In laparoscopic surgery, the surgeon first uses an instrument and gas to inflate the abdomen. A laparoscope (a viewing instrument that comes with a light), is inserted through a small cut close to the navel in order to view the endometrial growths.
In order to either remove or destroy the endometriosis implants, the surgeon uses other surgical instruments or lasers.
In a process called excising, endometrial tissue is removed through another small cut in the abdomen.
When endometrial implants need to be destroyed, a process known as cauterization is used.
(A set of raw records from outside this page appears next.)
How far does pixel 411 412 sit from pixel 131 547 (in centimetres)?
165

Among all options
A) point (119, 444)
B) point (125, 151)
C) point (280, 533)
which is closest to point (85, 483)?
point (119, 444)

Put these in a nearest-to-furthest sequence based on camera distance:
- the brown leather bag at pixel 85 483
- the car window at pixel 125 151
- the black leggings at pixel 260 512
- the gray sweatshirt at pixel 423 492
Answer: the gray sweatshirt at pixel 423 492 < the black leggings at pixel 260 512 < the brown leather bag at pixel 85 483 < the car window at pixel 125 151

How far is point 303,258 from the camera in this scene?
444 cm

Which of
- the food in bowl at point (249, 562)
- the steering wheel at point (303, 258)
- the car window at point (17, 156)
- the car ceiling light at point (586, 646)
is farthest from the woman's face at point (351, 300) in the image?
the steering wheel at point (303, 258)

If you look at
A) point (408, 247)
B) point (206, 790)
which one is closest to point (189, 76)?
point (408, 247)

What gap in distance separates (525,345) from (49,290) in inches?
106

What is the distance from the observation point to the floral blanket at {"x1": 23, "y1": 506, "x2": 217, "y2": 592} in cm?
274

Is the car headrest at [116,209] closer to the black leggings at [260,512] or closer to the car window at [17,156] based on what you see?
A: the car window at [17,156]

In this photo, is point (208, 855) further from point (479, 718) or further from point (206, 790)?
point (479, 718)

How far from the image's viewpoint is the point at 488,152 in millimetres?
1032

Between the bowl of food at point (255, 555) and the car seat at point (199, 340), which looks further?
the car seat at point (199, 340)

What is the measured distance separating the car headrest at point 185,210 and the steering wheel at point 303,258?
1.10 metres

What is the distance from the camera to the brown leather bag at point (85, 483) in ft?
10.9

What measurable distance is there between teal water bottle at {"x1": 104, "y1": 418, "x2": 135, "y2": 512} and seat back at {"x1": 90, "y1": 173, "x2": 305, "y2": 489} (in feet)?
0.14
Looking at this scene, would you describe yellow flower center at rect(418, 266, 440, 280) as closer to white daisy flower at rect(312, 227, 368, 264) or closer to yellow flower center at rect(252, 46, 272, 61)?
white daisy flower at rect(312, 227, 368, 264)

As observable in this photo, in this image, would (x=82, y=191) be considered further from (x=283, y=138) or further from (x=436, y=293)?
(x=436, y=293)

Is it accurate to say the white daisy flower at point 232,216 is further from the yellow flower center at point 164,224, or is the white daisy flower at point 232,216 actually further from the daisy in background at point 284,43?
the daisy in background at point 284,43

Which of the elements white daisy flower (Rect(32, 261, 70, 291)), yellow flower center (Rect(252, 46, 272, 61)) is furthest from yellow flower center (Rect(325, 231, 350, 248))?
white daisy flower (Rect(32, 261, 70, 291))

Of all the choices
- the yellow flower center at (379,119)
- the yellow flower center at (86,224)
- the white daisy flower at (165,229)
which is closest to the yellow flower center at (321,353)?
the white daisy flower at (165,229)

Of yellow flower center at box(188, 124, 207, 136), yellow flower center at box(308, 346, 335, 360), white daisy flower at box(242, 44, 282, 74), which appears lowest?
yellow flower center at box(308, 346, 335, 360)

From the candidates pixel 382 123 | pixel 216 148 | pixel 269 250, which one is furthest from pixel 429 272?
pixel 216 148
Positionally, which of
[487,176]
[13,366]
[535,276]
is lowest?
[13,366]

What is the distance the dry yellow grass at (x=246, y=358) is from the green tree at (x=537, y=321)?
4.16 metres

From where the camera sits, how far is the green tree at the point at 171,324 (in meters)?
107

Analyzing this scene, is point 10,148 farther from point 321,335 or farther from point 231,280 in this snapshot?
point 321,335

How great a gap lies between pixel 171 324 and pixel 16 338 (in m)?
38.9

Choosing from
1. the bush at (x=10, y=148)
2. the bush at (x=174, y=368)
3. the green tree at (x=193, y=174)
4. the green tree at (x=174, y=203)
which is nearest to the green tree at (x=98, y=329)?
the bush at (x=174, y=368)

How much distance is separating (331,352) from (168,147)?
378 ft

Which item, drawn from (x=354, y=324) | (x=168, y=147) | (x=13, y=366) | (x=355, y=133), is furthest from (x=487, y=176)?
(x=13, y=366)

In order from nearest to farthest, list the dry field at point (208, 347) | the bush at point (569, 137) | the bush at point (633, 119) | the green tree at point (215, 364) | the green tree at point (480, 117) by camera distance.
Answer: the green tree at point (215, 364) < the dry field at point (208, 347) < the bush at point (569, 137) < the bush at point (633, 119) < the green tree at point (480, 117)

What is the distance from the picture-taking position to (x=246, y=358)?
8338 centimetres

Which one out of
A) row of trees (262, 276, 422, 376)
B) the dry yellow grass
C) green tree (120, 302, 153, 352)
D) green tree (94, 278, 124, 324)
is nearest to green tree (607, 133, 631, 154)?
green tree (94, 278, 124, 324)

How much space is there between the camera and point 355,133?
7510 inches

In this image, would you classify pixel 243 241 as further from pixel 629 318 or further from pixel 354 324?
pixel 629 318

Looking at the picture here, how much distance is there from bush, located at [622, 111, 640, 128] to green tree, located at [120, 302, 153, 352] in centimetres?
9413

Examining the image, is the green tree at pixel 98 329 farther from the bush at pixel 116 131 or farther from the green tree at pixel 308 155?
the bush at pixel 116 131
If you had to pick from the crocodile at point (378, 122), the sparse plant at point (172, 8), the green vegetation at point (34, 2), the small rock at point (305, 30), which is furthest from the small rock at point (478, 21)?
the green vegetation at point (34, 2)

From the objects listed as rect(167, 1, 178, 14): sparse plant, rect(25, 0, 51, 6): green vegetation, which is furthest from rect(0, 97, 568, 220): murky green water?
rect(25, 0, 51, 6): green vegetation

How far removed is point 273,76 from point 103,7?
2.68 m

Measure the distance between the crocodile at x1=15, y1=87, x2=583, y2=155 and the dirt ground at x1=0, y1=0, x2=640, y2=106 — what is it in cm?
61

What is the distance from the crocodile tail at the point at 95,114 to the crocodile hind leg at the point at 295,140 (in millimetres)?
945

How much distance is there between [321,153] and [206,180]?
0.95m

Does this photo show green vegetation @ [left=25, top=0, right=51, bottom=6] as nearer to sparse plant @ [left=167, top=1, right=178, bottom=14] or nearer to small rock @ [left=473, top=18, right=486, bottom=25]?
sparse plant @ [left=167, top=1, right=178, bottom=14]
Destruction happens with the application of intense heat from a laser and the blood vessels are sealed without the need for stitches.
After surgery, the surgeon may recommend hormonal drugs to bring relief from the pain.
“With surgery, most women have pain relief in the short term, but pain often returns. Surgery can provide long-term pain relief in women with deep lesions when those lesions are excised.” Source
There was a time when a total hysterectomy was thought of as the best and most effective endometriosis treatment option. With a total hysterectomy, both the uterus (hysterectomy) and the ovaries (oophorectomy) are removed.
Not anymore. Nowadays, doctors rarely recommend a hysterectomy to get rid of endometriosis, except in instances where the symptoms remain severe despite different endometriosis treatments, and the woman affected does not wish to fall pregnant later on.
Experts now rather focus on removing all endometrial tissue in a thorough and careful manner.
When ovaries are removed, menopause starts. Since there are no longer ovaries that produce hormones, the pain associated with endometriosis may improve for some women. For others, however, should any endometrial tissue remain after surgery, symptoms may still be experienced.
There are risks associated with early menopause, a number of metabolic conditions (dyslipidemia, impaired glucose tolerance, insulin resistance, hyperinsulinemia, and type 2 diabetes), cardiovascular diseases, and premature death.
When the surgeon recommends the removal of the uterus it is to bring relief from endometriosis symptoms such as uterine cramps and heavy menstrual bleeding. It is only recommended for women who do not wish to fall pregnant at a later stage.
For women who decide to have a hysterectomy (removal of the uterus) at an age younger than 35 years, the surgery may affect their health long-term, even if the ovaries are not removed.
It is vital to find a doctor to help you manage and treat endometriosis with whom you are comfortable. It may be advantageous to look for a second opinion before embarking on any endometriosis treatment.
Women need to familiarize themselves with and understand all the endometriosis treatment options available. They also need to be advised on the possible outcomes to expect from each endometriosis treatment option.
Endometriosis is a chronic condition that causes no symptoms at all in some women, while other women suffer from it a lot in their everyday lives.
Treatment reduces the symptoms, but they usually do not disappear completely. Endometriosis is not life-threatening. When mild endometriosis is experienced, treatment is often not necessary. In more severe forms treatment may be necessary.
As mentioned, discuss with your gynecologist which treatments are possible for your specific condition. Your gynecologist will indicate whether you can wait and see how the endometriosis develops, or whether it is wise to start treatment and which endometriosis treatment option is best.